Musim gugur semakin memperlihatkan pesonanya. Daun-daun Ginkgo yang menguning tampak cantik di sepanjang jalan. Mingyu telah rapi dengan sweater kelabunya. Celana semi-denim berwarna hitam sangat pas di kaki jenjangnya. Serta sepatu olahraga yang juga berwarna abu-abu tampak terlihat pas. Mingyu sengaja menunggu di depan lift untuk dapat seolah-olah bertemu secara kebetulan dengan Wonwoo. Mata Mingyu menghangat ketika dongsaeng kesayangannya terlihat sedang berjalan ke arahnyaㅡke arah lift lebih tepatnyaㅡdengan sweater turtleneck berwarna pink pastel dipadukan dengan coat panjang kotak-kotak berwarna cokelat muda serta denim biru muda yang terlihat manis.
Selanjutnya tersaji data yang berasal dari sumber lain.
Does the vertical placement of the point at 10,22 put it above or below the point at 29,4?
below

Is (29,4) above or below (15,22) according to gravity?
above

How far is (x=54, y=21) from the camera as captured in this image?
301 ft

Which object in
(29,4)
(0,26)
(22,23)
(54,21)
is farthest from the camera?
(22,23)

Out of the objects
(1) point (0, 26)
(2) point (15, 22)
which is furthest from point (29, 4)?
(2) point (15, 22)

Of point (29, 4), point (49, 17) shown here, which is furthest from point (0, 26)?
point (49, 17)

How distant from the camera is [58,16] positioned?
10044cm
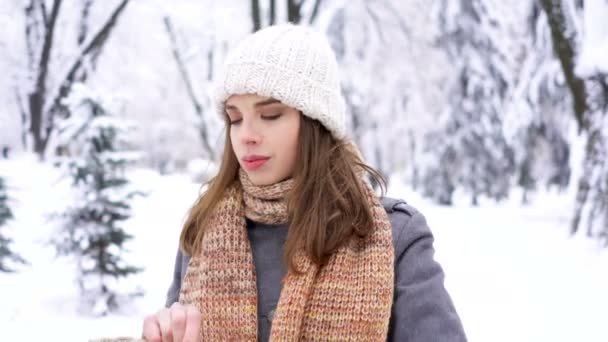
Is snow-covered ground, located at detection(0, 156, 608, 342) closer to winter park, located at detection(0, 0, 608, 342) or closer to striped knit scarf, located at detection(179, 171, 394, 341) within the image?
winter park, located at detection(0, 0, 608, 342)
Wonwoo berdiri di sebelah Mingyu menunggu pintu lift terbuka sambil memerika kamera dan tumpukan foto polaroid di tas selempang hitamnya.
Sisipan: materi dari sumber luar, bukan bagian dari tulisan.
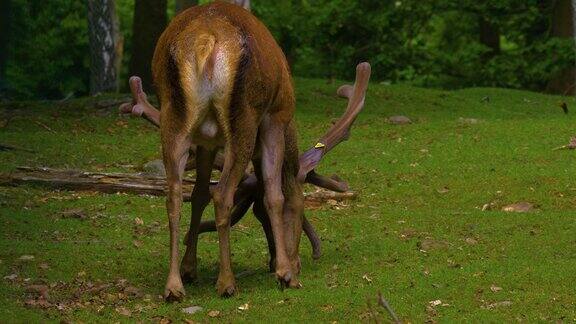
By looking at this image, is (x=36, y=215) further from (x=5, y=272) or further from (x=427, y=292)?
(x=427, y=292)

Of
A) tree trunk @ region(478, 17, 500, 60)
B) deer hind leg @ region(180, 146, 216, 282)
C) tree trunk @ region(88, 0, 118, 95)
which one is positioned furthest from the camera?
tree trunk @ region(478, 17, 500, 60)

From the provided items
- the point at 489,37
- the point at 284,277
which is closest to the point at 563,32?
the point at 489,37

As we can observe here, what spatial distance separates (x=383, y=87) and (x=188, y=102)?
14002 mm

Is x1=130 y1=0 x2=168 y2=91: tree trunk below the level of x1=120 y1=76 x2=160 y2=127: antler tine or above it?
below

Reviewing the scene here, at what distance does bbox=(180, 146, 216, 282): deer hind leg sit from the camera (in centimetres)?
999

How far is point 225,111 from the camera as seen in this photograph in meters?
9.17

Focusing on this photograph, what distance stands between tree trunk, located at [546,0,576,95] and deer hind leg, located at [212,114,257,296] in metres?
16.6

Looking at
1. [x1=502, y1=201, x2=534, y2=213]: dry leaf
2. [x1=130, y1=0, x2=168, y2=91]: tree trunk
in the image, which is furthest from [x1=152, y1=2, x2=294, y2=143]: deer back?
[x1=130, y1=0, x2=168, y2=91]: tree trunk

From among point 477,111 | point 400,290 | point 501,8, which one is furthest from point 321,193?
point 501,8

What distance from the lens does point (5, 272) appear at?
987 centimetres

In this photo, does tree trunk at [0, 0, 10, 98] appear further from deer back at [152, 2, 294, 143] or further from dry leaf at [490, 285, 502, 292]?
dry leaf at [490, 285, 502, 292]

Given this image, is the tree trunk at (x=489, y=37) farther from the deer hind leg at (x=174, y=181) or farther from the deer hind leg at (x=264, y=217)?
the deer hind leg at (x=174, y=181)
"Selamat pagi Wonwoo-ssi." Mingyu menyapanya dengan ramah, Wonwoo menolehkan kepalanya pelan-pelan. Mencoba mencari salah satu foto di tasnya, meyakinkan kalau-kalau ia pernah berkenalan dengan pria itu.
"Ah iya selamat pagi ..."
"Mingyu. Kim Mingyu. Tetangga baru sebelah unitmu, sudah hampir dua bulan. Teh chamomile, jika kau lupa." Mingyu menjawab cepat sambil mengulurkan tangannya.
"Aaah, iya teh chamomile. Maafkan aku melupakanmu, Mingyu-ssi." Wonwoo tersenyum canggung. Mungkin kali ini ia akan meminta foto Mingyu dan mencatat segala hal tentang pria itu agar ia tidak melupakannya lagi. Jujur saja Wonwoo selalu merasa bersalah jika dihadapkan dengan momen seperti ini, momen dimana ia melupakan sesuatu dengan mudah.
Lift telah sampai di lantai dasar ketika terbuka yang terlihat hanya lobby dengan beberapa sofa tunggu yang lengang, meja resepsionis, dan coffee shop yang masih terlihat sepi. Tetapi bukan itu yang menjadi fokus Mingyu, seorang pria tampan yang sedang berjalan ke arah mereka. Tangan Mingyu mengepal ketika pria itu tersenyum manis dengan lesung pipi yang menghiasi wajahnya ke arah Wonwoo yang sedang sibuk mencari selembar foto di tasnya.
"Wonwoo-ya ..." Pria itu mendekat dan mengusap kepala Wonwoo dengan penuh kelembutan, suara beratnya terdengar penuh kasih sayang pada pria manis nan rapuh itu.
"Seungcheol-hyung ..." Akhirnya lembaran foto berhargaㅡmenurut Wonwooㅡitu telah digenggam dan dibacanya agar bisa berkomunikasi baik hari ini dengan pria itu, pria yang ditulisnya sebagai calon teman hidup. "Mengapa hyung ada di sini?"
"Menemanimu, ke kedai Bibi Shin dan menjemput Minwoo." Seungcheol menjawab dan dibalas anggukan yang begitu riang oleh Wonwoo. Mereka berjalan berdampingan ke arah lahan parkir tempat Seungcheol memarkirkan mobilnya dengan Mingyu yang tertinggal beberapa langkah di belakang mereka.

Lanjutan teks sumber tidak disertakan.